In a Sept. 7, 1919, letter to Wilson, Stratton-Porter mentions sales of her books declined dramatically during World War I. "I had to use a microscope on the check," she said, referring to her payment.
However, in a March 6, 1923, letter to sister Florence Compton of Fort Wayne, Stratton-Porter proudly shares that she was paid $12,500 for her poem "Euphorbia," the most she had ever received for her poetry, Gorney said.
Stratton-Porter had moved to the Los Angeles area in 1922 to get involved in filmmaking, and letters to her sisters describe the exciting lifestyle there.
"I met a string as long as your arm of etchers, painters, sculptors, with a sprinkling of poets and authors, and I had such a glorious good time that I wish I could do that kind of a party over twice each week all the rest of my life," Stratton-Porter said in one letter.
Letters in the collection also show she didn't forget her rural Indiana roots, Gorney said. Even after becoming a popular author, Stratton-Porter wrote to her sisters about things such as cleaning house, canning food and trying to find cheap peaches to make peach butter and peach jelly.
"She was a regular person," Gorney said.
Gorney and Lehman both believe more of Stratton-Porter's letters and papers still exist in private hands.

_Extracted information_:
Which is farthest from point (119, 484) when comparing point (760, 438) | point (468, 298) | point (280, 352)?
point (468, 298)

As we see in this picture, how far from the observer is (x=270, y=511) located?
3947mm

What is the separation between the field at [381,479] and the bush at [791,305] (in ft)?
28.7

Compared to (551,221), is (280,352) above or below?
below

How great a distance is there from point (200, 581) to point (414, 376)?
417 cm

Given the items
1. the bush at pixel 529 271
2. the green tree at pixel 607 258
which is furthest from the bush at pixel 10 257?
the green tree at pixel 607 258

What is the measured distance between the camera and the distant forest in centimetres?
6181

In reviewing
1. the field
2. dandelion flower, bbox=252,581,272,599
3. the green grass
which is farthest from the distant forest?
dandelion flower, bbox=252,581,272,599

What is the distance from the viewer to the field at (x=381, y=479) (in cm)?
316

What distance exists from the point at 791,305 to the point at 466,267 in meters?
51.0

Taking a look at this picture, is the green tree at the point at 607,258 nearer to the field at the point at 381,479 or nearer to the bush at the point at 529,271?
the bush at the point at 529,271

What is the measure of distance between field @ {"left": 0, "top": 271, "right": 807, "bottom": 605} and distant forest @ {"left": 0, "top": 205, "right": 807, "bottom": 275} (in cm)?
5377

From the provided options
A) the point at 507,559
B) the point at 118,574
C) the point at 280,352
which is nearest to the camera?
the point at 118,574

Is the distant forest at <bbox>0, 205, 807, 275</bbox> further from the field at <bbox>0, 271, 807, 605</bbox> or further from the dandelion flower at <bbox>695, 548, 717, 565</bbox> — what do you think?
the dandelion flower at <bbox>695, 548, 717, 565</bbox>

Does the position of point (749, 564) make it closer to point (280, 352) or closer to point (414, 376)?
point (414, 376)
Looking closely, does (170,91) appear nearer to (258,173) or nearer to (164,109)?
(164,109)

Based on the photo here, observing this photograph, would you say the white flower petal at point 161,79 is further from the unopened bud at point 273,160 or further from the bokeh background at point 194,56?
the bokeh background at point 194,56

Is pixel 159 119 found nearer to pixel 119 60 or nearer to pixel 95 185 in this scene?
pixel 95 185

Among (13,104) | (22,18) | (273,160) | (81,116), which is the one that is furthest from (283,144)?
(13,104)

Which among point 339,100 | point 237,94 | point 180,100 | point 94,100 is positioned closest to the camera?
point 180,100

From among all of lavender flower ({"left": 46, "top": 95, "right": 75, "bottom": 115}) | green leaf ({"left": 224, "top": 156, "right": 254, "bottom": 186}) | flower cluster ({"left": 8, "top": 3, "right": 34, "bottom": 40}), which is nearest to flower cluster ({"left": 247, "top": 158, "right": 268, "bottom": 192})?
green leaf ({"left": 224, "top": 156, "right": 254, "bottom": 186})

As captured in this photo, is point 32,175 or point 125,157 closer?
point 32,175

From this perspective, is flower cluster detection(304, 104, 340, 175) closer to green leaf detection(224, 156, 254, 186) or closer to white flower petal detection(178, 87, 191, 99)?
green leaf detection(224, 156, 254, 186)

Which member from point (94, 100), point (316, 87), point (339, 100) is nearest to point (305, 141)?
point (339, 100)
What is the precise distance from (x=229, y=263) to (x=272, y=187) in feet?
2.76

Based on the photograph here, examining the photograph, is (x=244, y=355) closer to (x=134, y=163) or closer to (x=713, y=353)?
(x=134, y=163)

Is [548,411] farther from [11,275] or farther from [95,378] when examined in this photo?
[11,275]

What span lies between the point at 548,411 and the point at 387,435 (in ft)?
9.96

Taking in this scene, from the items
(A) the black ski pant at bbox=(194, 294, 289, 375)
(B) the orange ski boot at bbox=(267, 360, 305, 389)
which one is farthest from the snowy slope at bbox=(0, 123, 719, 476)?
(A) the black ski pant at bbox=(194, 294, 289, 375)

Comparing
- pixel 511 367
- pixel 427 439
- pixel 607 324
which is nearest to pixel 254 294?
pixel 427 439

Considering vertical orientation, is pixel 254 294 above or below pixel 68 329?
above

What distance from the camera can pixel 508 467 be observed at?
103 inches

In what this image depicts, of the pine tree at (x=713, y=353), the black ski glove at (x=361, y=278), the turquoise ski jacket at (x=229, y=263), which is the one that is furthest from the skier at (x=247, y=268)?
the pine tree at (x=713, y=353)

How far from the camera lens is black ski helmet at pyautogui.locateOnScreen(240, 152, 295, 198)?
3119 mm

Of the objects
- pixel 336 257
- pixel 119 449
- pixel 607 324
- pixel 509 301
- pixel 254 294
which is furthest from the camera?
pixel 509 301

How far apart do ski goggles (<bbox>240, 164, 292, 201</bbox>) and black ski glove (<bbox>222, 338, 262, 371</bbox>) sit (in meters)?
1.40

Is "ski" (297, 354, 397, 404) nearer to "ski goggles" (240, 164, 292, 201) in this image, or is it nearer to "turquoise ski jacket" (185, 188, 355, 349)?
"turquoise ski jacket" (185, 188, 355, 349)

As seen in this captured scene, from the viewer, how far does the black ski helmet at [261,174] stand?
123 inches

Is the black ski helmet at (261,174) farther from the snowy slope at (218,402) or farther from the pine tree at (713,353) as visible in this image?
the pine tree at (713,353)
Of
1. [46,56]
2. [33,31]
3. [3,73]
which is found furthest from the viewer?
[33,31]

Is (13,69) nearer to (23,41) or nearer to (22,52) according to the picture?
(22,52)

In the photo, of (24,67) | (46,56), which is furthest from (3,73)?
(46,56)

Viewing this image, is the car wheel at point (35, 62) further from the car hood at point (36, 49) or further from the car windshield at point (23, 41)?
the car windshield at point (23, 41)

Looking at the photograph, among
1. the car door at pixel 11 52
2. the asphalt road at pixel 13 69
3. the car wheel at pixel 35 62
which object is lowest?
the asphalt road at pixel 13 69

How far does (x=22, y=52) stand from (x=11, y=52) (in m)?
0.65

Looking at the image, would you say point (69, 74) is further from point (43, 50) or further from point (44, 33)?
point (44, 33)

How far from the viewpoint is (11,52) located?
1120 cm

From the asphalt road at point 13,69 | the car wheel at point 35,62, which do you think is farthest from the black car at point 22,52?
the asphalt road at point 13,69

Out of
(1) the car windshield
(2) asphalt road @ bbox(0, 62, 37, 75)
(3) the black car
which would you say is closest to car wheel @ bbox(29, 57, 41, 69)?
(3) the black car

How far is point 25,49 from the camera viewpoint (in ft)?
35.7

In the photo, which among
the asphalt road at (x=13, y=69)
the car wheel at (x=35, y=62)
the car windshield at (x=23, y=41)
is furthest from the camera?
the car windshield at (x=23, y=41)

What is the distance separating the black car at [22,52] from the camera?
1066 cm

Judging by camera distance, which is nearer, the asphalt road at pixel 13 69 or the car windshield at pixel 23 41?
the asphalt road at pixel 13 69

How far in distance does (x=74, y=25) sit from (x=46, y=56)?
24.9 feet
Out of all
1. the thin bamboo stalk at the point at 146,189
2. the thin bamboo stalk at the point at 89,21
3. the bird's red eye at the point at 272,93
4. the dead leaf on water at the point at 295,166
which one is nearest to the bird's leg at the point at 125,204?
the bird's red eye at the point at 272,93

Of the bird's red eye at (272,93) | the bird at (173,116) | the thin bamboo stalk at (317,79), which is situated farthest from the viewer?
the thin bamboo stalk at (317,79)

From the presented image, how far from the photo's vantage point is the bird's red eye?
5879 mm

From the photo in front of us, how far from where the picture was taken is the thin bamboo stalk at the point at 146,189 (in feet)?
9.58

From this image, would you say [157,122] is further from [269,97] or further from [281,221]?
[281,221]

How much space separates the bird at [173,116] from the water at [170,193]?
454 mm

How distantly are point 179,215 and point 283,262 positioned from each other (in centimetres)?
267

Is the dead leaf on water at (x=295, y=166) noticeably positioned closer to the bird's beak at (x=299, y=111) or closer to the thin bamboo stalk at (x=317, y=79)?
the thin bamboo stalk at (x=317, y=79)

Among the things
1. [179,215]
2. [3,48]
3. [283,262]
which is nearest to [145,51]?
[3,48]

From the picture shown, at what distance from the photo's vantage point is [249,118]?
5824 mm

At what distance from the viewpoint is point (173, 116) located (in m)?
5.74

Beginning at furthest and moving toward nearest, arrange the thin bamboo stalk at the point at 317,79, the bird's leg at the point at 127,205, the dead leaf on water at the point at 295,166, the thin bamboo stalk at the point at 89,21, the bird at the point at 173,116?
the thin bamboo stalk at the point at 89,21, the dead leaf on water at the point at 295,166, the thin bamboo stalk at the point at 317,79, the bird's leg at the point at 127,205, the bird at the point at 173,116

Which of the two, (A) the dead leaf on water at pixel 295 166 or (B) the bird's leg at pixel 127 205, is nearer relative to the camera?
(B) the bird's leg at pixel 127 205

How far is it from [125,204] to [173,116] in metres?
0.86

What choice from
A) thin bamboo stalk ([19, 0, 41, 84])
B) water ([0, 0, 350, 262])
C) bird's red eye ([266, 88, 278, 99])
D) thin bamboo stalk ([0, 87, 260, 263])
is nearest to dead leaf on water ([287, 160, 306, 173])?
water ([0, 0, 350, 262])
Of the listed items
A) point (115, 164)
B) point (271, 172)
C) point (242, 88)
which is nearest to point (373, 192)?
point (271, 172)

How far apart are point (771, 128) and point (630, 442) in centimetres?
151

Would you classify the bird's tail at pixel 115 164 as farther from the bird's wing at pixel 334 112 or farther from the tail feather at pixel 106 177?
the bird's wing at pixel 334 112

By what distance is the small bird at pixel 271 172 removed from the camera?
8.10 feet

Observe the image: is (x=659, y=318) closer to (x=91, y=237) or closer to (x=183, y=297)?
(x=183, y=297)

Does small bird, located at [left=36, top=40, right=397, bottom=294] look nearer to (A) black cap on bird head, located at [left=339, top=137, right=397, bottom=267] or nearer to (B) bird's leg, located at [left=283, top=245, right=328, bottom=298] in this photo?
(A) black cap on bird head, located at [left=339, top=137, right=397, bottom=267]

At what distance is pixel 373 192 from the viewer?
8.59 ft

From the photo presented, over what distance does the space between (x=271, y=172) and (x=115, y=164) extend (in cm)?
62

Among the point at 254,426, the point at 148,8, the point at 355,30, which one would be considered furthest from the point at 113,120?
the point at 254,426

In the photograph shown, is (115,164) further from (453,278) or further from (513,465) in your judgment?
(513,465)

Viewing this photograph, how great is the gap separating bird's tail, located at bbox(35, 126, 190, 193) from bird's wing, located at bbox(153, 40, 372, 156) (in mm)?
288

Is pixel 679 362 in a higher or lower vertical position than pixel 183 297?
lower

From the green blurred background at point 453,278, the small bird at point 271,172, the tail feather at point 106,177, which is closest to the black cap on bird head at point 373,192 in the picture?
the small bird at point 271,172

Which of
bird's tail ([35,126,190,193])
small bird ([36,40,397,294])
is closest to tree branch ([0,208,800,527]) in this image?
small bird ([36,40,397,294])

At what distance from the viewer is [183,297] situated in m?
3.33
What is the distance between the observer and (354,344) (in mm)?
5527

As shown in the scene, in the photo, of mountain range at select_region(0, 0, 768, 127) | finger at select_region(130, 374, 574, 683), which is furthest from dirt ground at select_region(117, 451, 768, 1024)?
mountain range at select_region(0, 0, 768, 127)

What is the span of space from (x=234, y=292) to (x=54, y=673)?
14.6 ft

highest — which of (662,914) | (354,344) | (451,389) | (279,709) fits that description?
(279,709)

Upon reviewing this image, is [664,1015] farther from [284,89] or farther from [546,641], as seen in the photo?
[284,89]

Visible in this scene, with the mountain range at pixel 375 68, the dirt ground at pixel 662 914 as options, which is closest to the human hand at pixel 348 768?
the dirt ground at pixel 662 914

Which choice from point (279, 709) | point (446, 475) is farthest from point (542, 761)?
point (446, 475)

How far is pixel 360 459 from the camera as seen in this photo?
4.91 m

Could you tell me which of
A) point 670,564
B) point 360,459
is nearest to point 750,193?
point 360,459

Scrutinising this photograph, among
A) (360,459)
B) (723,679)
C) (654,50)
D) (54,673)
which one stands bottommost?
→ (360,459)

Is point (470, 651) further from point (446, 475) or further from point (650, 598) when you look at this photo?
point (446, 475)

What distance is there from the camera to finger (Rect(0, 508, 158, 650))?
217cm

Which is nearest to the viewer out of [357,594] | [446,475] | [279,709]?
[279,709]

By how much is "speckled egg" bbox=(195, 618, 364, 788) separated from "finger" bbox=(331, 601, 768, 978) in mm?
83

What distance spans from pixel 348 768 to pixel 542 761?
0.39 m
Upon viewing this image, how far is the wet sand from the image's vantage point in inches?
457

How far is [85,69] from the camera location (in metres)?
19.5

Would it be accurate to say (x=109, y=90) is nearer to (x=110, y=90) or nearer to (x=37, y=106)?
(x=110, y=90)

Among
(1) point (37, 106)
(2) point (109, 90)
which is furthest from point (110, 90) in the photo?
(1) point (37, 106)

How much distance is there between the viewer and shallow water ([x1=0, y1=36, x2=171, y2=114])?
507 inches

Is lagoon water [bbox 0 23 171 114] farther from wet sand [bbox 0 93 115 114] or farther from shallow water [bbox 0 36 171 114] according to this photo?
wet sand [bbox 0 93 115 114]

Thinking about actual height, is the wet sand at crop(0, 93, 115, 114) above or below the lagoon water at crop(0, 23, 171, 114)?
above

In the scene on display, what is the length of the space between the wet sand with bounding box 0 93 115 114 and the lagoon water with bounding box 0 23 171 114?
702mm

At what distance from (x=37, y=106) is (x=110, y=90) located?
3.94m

_Task statement_:
Please reproduce the part of the Stratton-Porter letters article that opens with the words containing "However, in a" and closes with "poetry, Gorney said.". The data stands apart from the Stratton-Porter letters article.

_The response_:
However, in a March 6, 1923, letter to sister Florence Compton of Fort Wayne, Stratton-Porter proudly shares that she was paid $12,500 for her poem "Euphorbia," the most she had ever received for her poetry, Gorney said.